[Start Supplied passage]
Night-time moth watching: how to do it

by Paolo Mazzei

Talking to some of the users of the facebook group Butterflies & Moths of Greece & Cyprus about observing moths in the wild, I came up with the idea of sharing my experiences about night-time moth watching, in terms of the stuff I use, but also by specifying when to use what, and why. Hoping to entice as many people as possible to engage in this exciting activity.

It is obvious that the results we can obtain by “hunting” in different places, with suitable equipment, instead of lighting household lamps in the garden or on a balcony at home, are hugely different: not only in terms of number of individuals, but especially concerning the number of species observed, and this for two main reasons that add up: by visiting different habitats, at different altitudes, you have access to different species; and natural, wild locations obviously have a biodiversity on average far greater than that found in more urban and anthropized places.

What’s more, a public event where moths are observed by artificial lights always attracts attention, arouses enthusiasm and interest and brings moths closer to people who are not familiar with them.
[End Supplied passage]
[Start Information given]
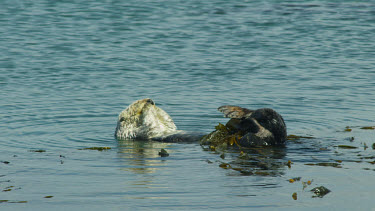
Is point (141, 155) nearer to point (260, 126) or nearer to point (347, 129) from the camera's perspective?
point (260, 126)

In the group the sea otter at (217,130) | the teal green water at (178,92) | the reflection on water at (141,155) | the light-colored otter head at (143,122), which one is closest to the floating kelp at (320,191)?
the teal green water at (178,92)

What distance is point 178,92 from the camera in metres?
11.2

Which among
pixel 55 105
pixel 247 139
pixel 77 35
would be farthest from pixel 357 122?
pixel 77 35

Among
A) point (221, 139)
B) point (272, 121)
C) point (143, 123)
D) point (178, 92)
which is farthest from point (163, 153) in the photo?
point (178, 92)

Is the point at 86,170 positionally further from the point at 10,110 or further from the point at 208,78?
the point at 208,78

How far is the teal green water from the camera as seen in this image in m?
5.59

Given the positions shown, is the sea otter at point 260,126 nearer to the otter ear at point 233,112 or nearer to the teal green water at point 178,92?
the otter ear at point 233,112

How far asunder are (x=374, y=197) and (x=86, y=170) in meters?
2.74

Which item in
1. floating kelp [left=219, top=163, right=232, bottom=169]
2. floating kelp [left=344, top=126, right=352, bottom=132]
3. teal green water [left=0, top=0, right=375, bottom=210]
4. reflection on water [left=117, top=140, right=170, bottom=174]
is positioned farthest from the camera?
floating kelp [left=344, top=126, right=352, bottom=132]

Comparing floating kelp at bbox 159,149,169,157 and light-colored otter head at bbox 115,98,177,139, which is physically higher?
light-colored otter head at bbox 115,98,177,139

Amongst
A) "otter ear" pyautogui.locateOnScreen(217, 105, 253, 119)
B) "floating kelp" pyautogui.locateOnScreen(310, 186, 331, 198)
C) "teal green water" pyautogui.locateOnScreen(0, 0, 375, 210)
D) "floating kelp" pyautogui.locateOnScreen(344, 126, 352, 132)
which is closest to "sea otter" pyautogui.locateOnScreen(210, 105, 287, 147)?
"otter ear" pyautogui.locateOnScreen(217, 105, 253, 119)

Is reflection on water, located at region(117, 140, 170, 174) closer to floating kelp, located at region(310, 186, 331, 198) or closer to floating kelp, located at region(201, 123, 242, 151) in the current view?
floating kelp, located at region(201, 123, 242, 151)

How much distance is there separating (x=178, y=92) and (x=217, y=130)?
3.44m

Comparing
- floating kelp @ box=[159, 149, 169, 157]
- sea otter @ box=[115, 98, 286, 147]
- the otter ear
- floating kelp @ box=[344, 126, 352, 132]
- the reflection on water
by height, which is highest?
the otter ear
[End Information given]
**Written instruction**: Rewrite the paragraph of the moth-watching article above that begins "It is obvious that the results" as a short bulleted list, keeping its main facts.

**The answer**:
- Searching for moths in different places with suitable equipment gives very different results from switching on household lamps in a garden or on a balcony.
- The difference shows in the number of individuals and especially in the number of species observed.
- Reason one: visiting different habitats at different altitudes gives access to different species.
- Reason two: natural, wild locations have on average far greater biodiversity than urban, anthropized places.